The differentiable soft Dice loss (averaged over all classes):

$$\mathcal{L}_{\text{Dice}} = 1 - \frac{1}{C_{\text{seg}}} \sum_{c=1}^{C_{\text{seg}}} \frac{2\sum_{i=1}^N p_{ic} \cdot g_{ic} + \varepsilon}{\sum_{i=1}^N p_{ic}^2 + \sum_{i=1}^N g_{ic}^2 + \varepsilon}$$

Note the squared denominator (\( p_{ic}^2 \) rather than \( p_{ic} \)): this is the square-form Dice, which has a smoother gradient landscape. The smoothing constant \( \varepsilon = 1 \) prevents division by zero when both prediction and ground truth are zero (empty class).

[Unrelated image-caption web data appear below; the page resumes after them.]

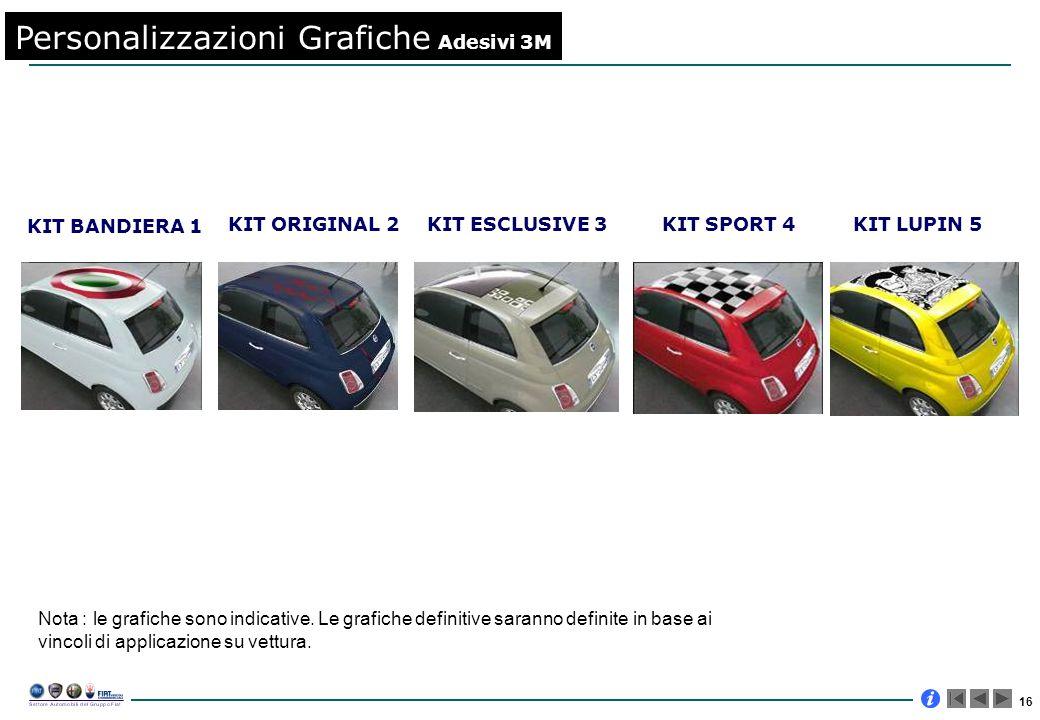 16 Personalizzazioni Grafiche Adesivi 3M KIT BANDIERA 1 KIT ORIGINAL 2KIT ESCLUSIVE 3KIT SPORT 4KIT LUPIN 5 Nota : le grafiche sono indicative.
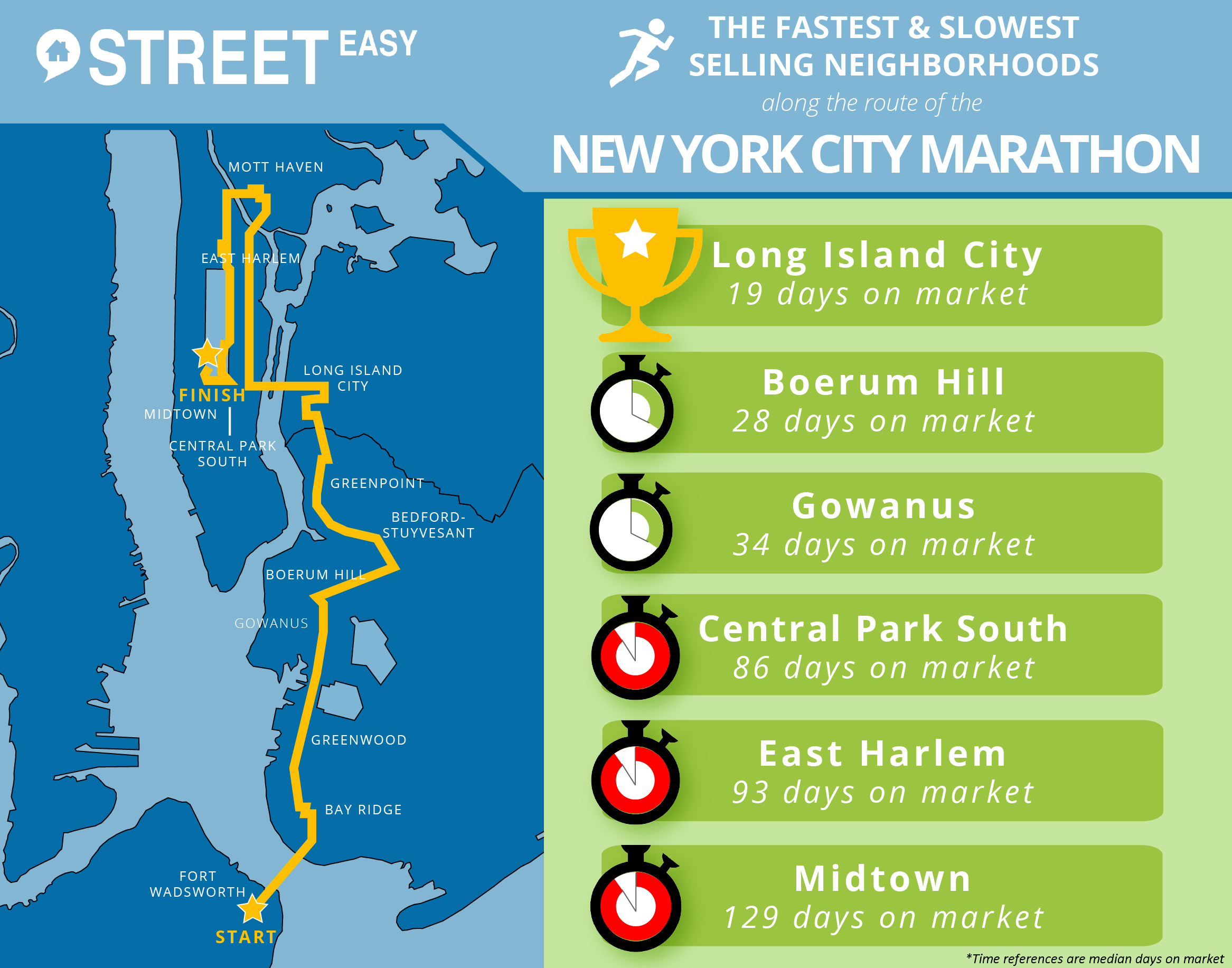 New York Marathon 2016 Map | Afputra.com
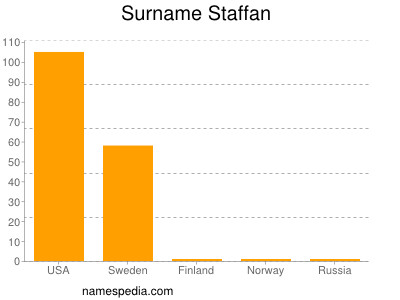 Surname Staffan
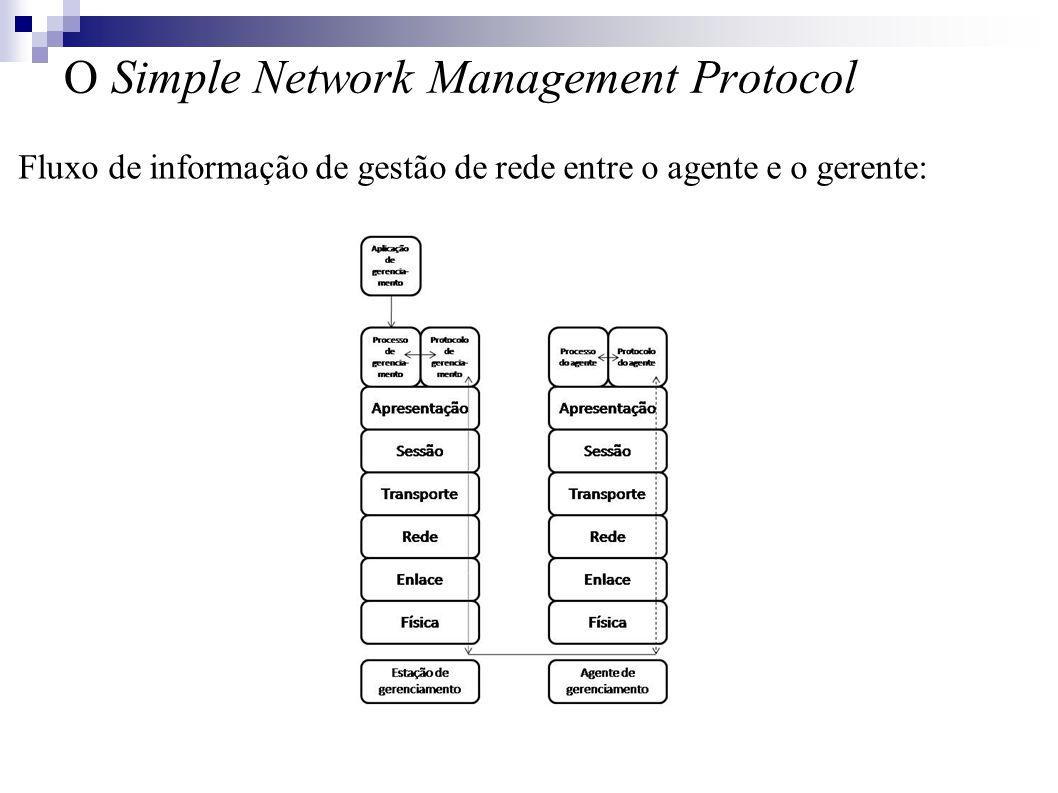 O Simple Network Management Protocol Fluxo de informação de gestão de rede entre o agente e o gerente:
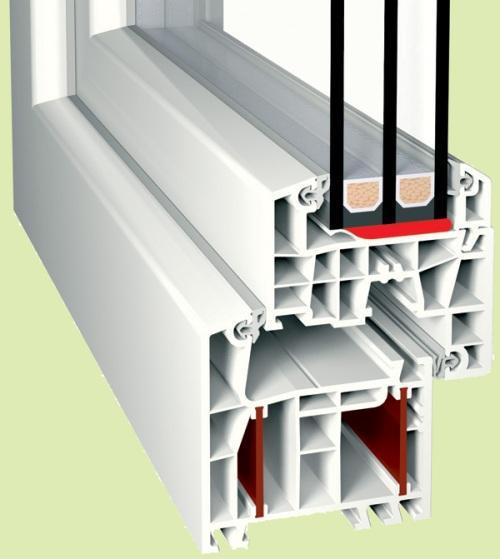 Энергосберегающие окна СтеклоПласт ENERGETO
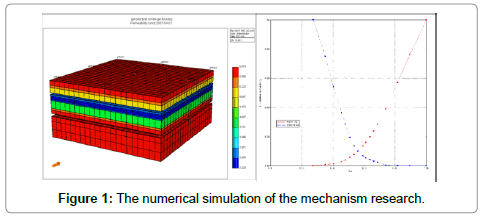 petroleum-environmental-biotechnology-numerical-simulation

The key property: the Dice loss is invariant to class imbalance. Whether the foreground occupies 1% or 50% of voxels, a model predicting all zeros achieves \( \mathcal{L}_\text{Dice} = 1 \) (worst possible), forcing the model to actually find the structure. Vanilla cross-entropy gives a low loss to the all-zeros predictor (99% correct on a 1%-foreground dataset).

7.2 Focal Loss

Focal loss (Lin et al., RetinaNet 2017) modulates the cross-entropy by a factor that downweights well-classified (easy) examples, concentrating training on hard, misclassified voxels:

$$\mathcal{L}_{\text{Focal}}(p_t) = -\alpha_t (1 - p_t)^\gamma \log(p_t)$$

where \( p_t \) is the model's estimated probability for the correct class:

$$p_t = \begin{cases} p & \text{if } y = 1 \\ 1 - p & \text{if } y = 0 \end{cases}, \quad \alpha_t = \begin{cases} \alpha & \text{if } y = 1 \\ 1 - \alpha & \text{if } y = 0 \end{cases}$$

Standard hyperparameters: \( \alpha = 0.25 \), \( \gamma = 2 \). When the model confidently predicts the correct class (\( p_t \to 1 \)), the factor \( (1 - p_t)^\gamma \to 0 \), so the easy example contributes negligibly to the loss. When the model is confused (\( p_t \to 0.5 \)), the factor approaches 1 and the loss is close to standard cross-entropy.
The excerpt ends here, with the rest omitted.